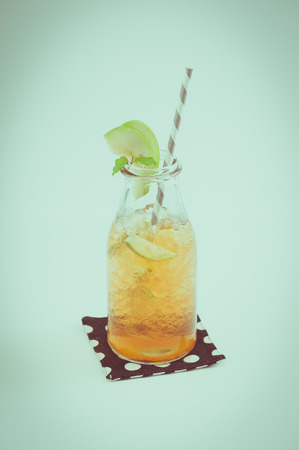 tea filter: Iced apple tea in glass bottle with striped straw garnished with green apple and mint leaf with film filter effect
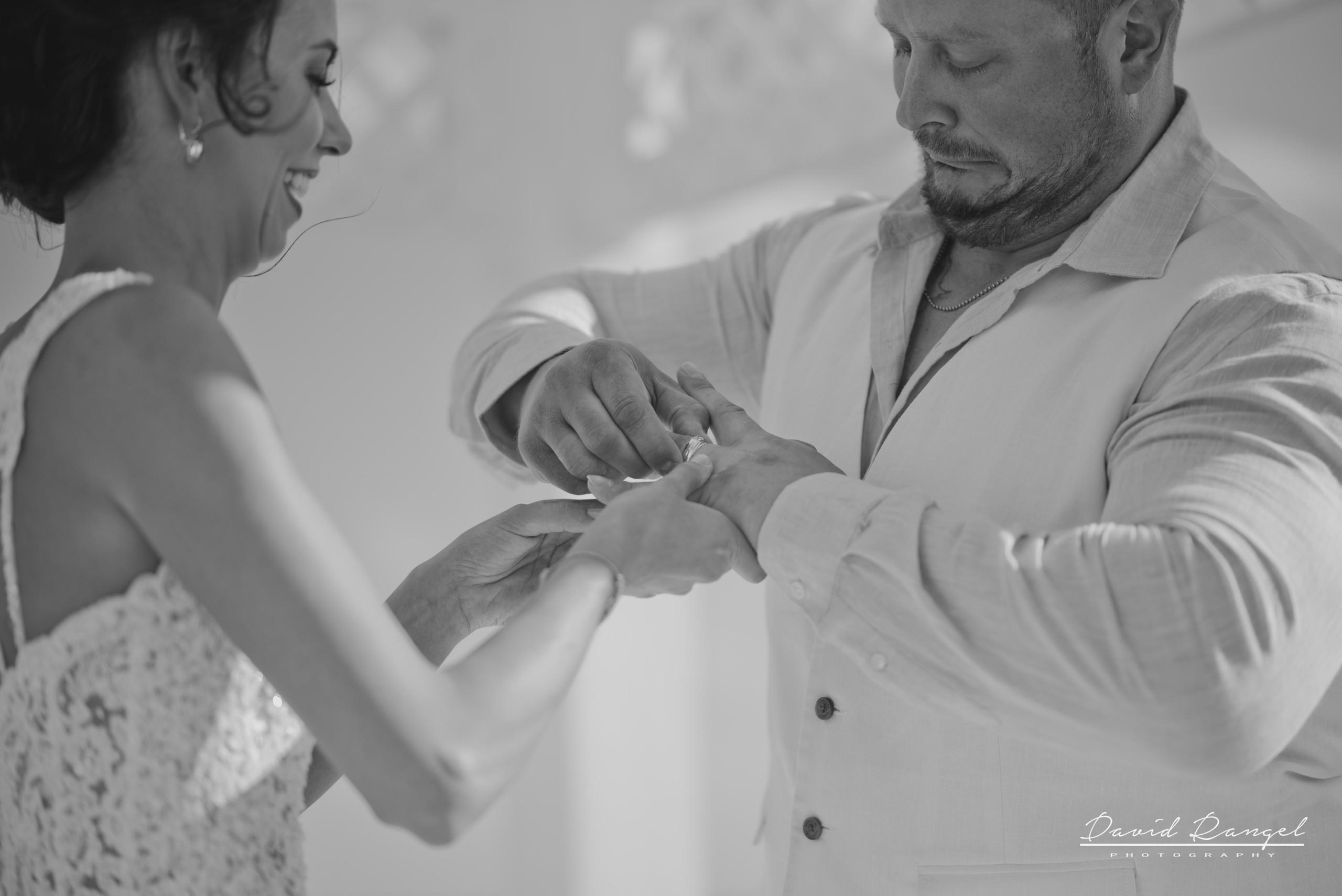 bride+groom+sky+deck+terrace+azul+beach+resort+photo+ceremony+gazebo+laughing+rings
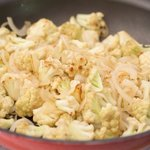 Keep cooking until the cauliflower florets starts to brown and onions are soft, 4 to 5 minutes.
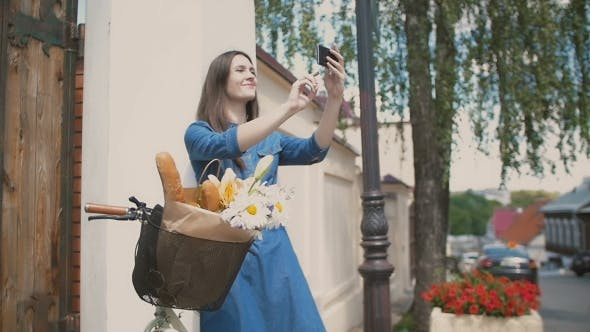 Thumbnail for Brunette Girl Touching Her Hair, Taking Selfie, Standing With a Bike With Flowers And Bread In a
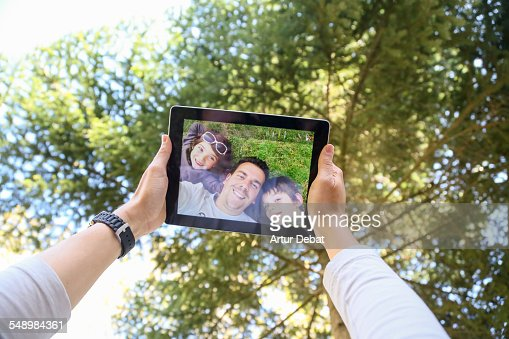 Family taking selfie from personal point of view.
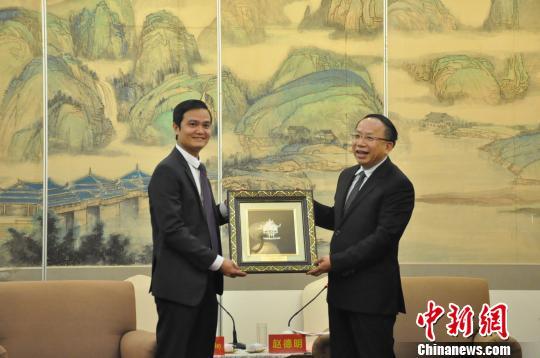 图为裴光辉(左)将一幅越南特色工艺品赠送给中方。 钟建珊 摄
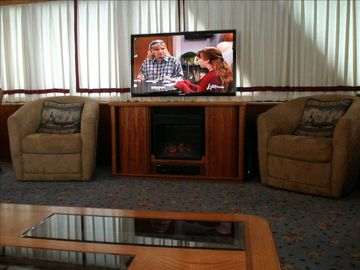 "46"" TV with Electric Fireplace below"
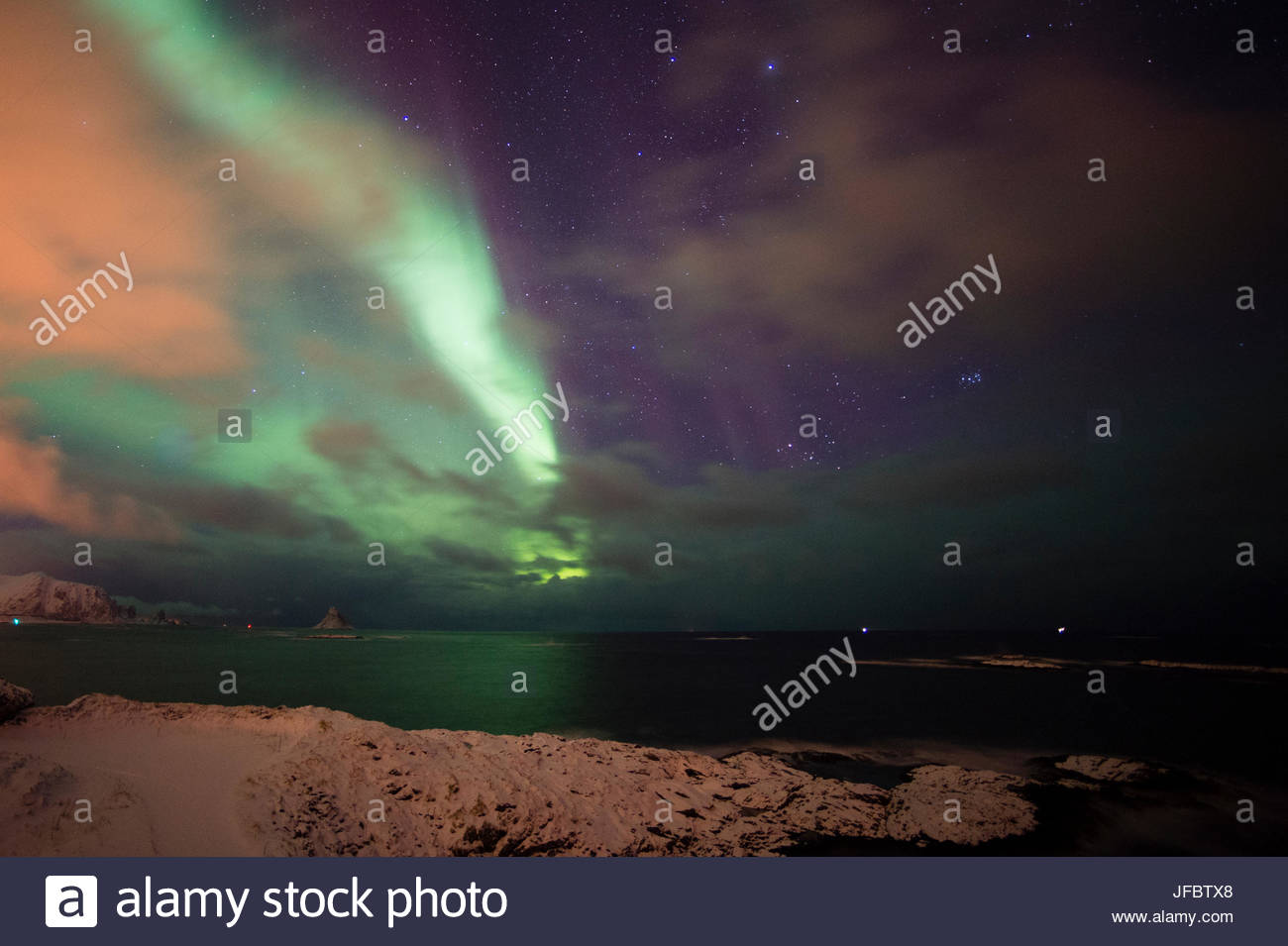 An aurora borealis above the sea in Andenes. - Stock Image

## WHAT YOU WILL DO
Would you restate the records above word for word and exclude the pictures?

## YOUR SOLUTION
 tea filter: Iced apple tea in glass bottle with striped straw garnished with green apple and mint leaf with film filter effect
 bride+groom+sky+deck+terrace+azul+beach+resort+photo+ceremony+gazebo+laughing+rings
 Keep cooking until the cauliflower florets starts to brown and onions are soft, 4 to 5 minutes.
 Thumbnail for Brunette Girl Touching Her Hair, Taking Selfie, Standing With a Bike With Flowers And Bread In a
 Family taking selfie from personal point of view.
 图为裴光辉(左)将一幅越南特色工艺品赠送给中方。 钟建珊 摄
 "46"" TV with Electric Fireplace below"
 An aurora borealis above the sea in Andenes. - Stock Image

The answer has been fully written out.